Le château de Volnic avait gardé son aspect de gentilhommière à tourelles et à vaste bonnet de tuiles roussâtres. Mais quelques-uns des volets pendaient aux fenêtres, démolis et lamentables, beaucoup de tuiles manquaient, la plupart des allées étaient envahies de ronces et d’orties, et la masse imposante des ruines disparaissait sous un amoncellement de lierre qui couvrait le granit des murailles et changeait la forme même des tours et des donjons à demi écroulés.

En particulier, le terre-plein de la chapelle où avait chanté Élisabeth Hornain ne se distinguait plus au milieu de ces ondulations de verdure.

Dehors, sur les murs de la tour d’entrée, à droite et à gauche de la porte massive par où l’on pénétrait dans la cour d’honneur, de grandes affiches annonçaient la mise en vente du château et donnaient le détail des logements, communs, fermes et prairies qui en dépendaient.

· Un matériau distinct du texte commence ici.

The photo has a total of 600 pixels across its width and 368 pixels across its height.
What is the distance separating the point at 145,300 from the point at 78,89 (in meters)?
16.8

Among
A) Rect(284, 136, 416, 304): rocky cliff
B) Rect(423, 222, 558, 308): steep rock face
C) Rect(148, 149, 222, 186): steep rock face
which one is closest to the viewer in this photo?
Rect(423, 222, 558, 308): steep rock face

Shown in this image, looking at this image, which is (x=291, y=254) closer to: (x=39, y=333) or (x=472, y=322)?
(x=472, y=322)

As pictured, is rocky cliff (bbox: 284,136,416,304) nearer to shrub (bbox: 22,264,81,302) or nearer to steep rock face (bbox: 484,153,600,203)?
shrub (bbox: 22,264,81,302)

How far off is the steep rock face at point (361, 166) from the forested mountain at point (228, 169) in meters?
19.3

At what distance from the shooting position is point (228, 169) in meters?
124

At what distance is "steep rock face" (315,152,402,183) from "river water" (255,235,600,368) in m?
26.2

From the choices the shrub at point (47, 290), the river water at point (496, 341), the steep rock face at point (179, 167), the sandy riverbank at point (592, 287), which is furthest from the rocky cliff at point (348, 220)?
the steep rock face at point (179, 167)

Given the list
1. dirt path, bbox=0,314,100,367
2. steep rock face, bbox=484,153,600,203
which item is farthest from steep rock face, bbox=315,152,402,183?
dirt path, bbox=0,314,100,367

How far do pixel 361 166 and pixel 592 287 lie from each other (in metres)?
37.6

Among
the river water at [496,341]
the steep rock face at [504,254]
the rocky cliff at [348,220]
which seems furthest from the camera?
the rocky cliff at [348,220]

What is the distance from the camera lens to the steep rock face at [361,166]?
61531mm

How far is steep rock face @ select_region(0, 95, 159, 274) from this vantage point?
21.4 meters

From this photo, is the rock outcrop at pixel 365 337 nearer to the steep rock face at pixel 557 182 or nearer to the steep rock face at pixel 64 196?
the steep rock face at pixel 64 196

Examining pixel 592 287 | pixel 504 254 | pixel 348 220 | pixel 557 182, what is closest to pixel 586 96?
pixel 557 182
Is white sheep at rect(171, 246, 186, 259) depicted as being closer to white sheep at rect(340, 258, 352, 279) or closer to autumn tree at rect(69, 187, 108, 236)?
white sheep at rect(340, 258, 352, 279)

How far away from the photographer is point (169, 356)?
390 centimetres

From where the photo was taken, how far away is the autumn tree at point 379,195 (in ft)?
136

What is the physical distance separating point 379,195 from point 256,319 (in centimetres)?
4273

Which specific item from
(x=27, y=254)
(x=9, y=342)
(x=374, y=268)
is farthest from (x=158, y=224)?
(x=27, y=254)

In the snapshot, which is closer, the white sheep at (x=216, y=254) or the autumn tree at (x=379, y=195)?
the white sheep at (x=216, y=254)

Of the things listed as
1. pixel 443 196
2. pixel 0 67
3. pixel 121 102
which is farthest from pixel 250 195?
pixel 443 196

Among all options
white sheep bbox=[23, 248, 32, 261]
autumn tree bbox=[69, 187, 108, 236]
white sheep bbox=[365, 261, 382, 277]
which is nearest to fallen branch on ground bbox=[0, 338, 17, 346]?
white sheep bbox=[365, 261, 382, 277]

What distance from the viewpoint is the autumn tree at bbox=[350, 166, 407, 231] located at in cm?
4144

Depuis trois mois que ces affiches étaient collées et que des annonces avaient paru dans les journaux de la région, la porte du château s’était souvent ouverte aux heures fixées, pour permettre aux acheteurs éventuels de visiter, et la veuve Lebardon avait dû prendre un homme du pays pour défricher et approprier la terrasse et pour sarcler le chemin qui montait aux ruines. Des curieux étaient venus, en souvenir du drame. Mais la veuve Lebardon, pas plus que le jeune notaire, fils et successeur de maître Audigat, ne s’étaient départis de la consigne de silence jadis imposée. Qui avait acheté autrefois le château et qui le revendait aujourd’hui ? On l’ignorait.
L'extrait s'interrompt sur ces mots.